Statistics and Programming
We are a profession of amateurs. If you look at the average developer in just about any shop, you'll fail to see a single instance of the "software engineering" class of development. By this I mean, the development methodology will lack any empirical basis for the design decision, and little to not attempt to validate one's models against real world requirements will involve quantitative metrics (which would be oxymoronic were it not for the vast number of fuzzy metrics one finds in "user stories").
Part of the blame is on the sad state of software engineering in education. Few academics in computer science are rewarded for theories that work in reality with today's economics in mind. In fact, focusing on computational work that is repeatable and measurable opens you up to actual review by peers who might actually run your code. As the average PhD student will never need defend his thesis on the grounds of "it can be made to work more profitably on today's consumer electronics", any such thoughts of practicality which may float into consciousness are quickly discarded for more esoteric shiny (which will serve as the basis for entering the club of professorship). At no point does one need to justify their opinions on idealistic computers against the cold reality of silica and heavy metals.
A few years back, I did a comparison of 4 different web servers. I had been for years running a web application server of my own devising. It was proven to serve 6000 simultaneous requests per second for the typical payload of that application. The trick it used was a state machine that modeled the change of the system as a function of time with a 200ms period. This allowed it to internally cache each result for 200ms, and a worker process managed the update of each world element. The resulting server spent 78-83% of its time in system calls handling socket events and writing data. Based on this set of expectations, I wanted to evaluate how the competition stacked up:
- Apache + mod_memcache
- Perl + tmpfs
The test would be as follows:
- Each webserver would be tuned as documented and measured with AB
- A range of network buffer sizes would be configured in the kernel, and optimal settings based on AB results would be used
- a static file would be altered on the same directory, it would be the same size but the contents would change
- 10-1000 curls would be run on machines on the same subnet
- total bandwidth used would not exceed 20% of the capacity of the interface
- RAM, open file descriptors, and disk would all be kept identical
- 1 in 1000 requests would be malformed intentionally
The results were telling:
- Apache = 1800-2000 requests per second, <1% request failures
- Nginx = 200 -4000 requests per second, up to 90% request failures
- Lighttpd = 800 -1200 requests per second
- Perl - 4000-4400 requests per second <1% failure
Why was Perl the winner?

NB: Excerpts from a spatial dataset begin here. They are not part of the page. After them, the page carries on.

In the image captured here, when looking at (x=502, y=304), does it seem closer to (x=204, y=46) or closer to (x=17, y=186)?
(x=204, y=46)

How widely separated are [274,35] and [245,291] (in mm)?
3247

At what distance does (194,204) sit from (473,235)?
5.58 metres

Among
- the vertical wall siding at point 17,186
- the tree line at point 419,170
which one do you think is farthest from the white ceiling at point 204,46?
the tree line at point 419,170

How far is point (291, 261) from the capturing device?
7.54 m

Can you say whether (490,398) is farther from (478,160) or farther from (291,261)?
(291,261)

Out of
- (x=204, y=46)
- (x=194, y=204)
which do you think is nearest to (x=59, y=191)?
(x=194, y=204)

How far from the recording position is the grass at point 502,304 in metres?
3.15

Because with Perl I cheated. With Perl, I had it remounted the directory as a tmpfs RAM file system and then used a 5 line Perl script using the old Net::HTTP::Daemon module. Funnily enough Perl was the only one using select() on the file descriptors, all of the others used epoll.

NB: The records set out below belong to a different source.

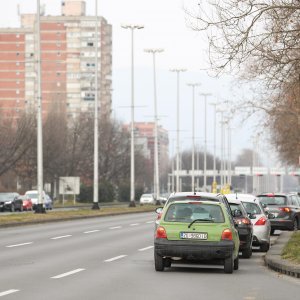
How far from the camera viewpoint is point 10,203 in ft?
220

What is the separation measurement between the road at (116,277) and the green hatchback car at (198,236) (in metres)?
0.37

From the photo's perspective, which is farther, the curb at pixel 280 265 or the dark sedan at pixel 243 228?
the dark sedan at pixel 243 228

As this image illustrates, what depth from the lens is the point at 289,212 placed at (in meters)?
32.2

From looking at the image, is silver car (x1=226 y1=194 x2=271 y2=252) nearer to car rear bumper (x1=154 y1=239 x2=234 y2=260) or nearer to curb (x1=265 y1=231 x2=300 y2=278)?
curb (x1=265 y1=231 x2=300 y2=278)

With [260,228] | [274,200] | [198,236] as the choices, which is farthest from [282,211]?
[198,236]

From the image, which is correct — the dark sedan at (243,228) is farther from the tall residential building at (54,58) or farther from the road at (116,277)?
the tall residential building at (54,58)

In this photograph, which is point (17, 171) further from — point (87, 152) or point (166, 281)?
point (166, 281)

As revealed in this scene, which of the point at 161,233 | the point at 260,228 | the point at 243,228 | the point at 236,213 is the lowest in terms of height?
the point at 260,228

What did I discover in all this?
- epoll only matters if you are doing over 1000 concurrent connections per node
- no real application can deliver that much real content anyways
- Lighttpd naively read files from disk each time, and mmap is pure win unless you guarantee your buffers are in RAM
- Multi-threaded single process models do poorly in the event of failure, Multi-process single threaded tend to do much better, but it relies upon clients not sharing processes.
- pre-fork does wonders especially if you can share the cache among processes via COW semantics.
- sendfile vs writev always favor writev, it does the intuitive thing, and io_vecs play very nicely with most web response formats.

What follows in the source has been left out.